Hopkins Hospital turns to glass for new towers

ARCHITECTURE

January 09, 2006|By EDWARD GUNTS | EDWARD GUNTS,SUN ARCHITECTURE CRITIC

No block of Baltimore will undergo a more dramatic transformation in the next two years than the north side of Orleans Street, between Broadway and Wolfe Street.

That's where Johns Hopkins Medicine is building an $800 million expansion that will become the institution's face for the 21st century.

Hopkins planning directors released a rendering showing that the glass and brick addition will have a contemporary look -- a contrast to the Victorian-era buildings along Broadway.

A 12-story adult hospital, a 12-story children's hospital and a common base providing a new main entrance to Hopkins' East Baltimore medical campus will rise on land previously occupied by a garage and other structures.

It is the largest single hospital construction project in Maryland and will drastically change both the appearance of the campus and the way Hopkins provides health care. Extensive use of glass will set it apart from other Hopkins buildings.

"Because the building is so large, we wanted to reduce the apparent mass by using glass on the towers," explained Michael Iati, director of architecture and planning for the Johns Hopkins Hospital.

Demolition of the garage began last fall, after a large parking deck opened on the south side of Orleans Street. Also coming down is the old laundry at the northwest corner of Orleans and Wolfe streets. The demolition alone is changing the way Hopkins' medical campus will be perceived when approached from the south.

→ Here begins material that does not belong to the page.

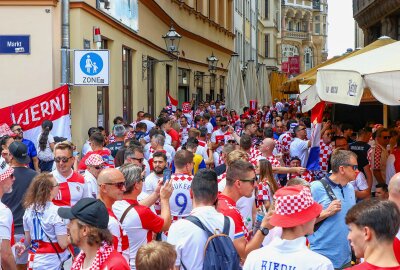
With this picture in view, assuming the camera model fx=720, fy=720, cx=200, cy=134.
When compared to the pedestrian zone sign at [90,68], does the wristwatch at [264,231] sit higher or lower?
lower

Although the expansion is being constructed all at once, it will look like more than one building. The western tower, containing intensive care facilities for adults, will be set back from Orleans Street. The eastern tower, containing the children's hospital, will have a curving glass facade that echoes a bend in Orleans Street. Both will form a composition with the Harry and Jeanette Weinberg Building at the northeast corner of Broadway and Orleans.

Hopkins' new clinical building is being designed by Perkins & Will, a nationally prominent architecture firm with offices in New York, Chicago and Los Angeles.

Hopkins hired the firm in 2004 after considering more than two dozen top health-care designers from around the country.

Sally MacConnell, vice president of facilities for the Johns Hopkins Health System, said site excavation will begin soon, and Hopkins is aiming to complete the expansion by July 2009.

She said Hopkins and its designers are working as quickly as possible to avoid escalating construction costs that can plague large-scale building projects.

"We're looking at [costs] very carefully," she said. "We have to move as fast as we can."

MacConnell and Iati said the project's scope has not changed substantially over the past year, but there have been refinements in the organization. For example, the children's hospital was originally conceived of as the Children's and Maternal Hospital and included an area for obstetrics. Obstetrics has since been moved to the adult tower, making the second tower more purely a setting for pediatric care.

Perkins & Will was originally hired to work with the Zimmer Gunsul Frasca Partnership (ZGF) of Portland, Ore. After the schematic design phase, ZGF left the team and Perkins & Will assumed responsibility for completing the design of the entire project.

ZGF partner Robert Frasca said the decision for ZGF not to remain on the team past the schematic design phase was reached mutually between his firm and Hopkins. He said it was based on a variety of factors, such as Hopkins' timetable, the budget and the volume of design work ZGF had with other clients.

Ralph Johnson, Eric vanAukee and Bob Cull lead the design effort for Perkins & Will, which was one of the designers of the $218 million Harry and Jeanette Weinberg Building at the University of Maryland Medical Center. The firm also designed the UCLA Medical Center.

MacConnell and Iati said they are confident that Perkins & Will is capable of handling the work. "There's always concern when you change horses," MacConnell said, but in this case "everybody is really comfortable."

Iati said Perkins & Wills' multiple offices and computer links can speed up the process because work can start in the New York office in the morning and be continued by the Los Angeles office as the day progresses. That way, he said, Hopkins gets a "12- to 16-hour day" of work from the firm, as opposed to an eight-hour day.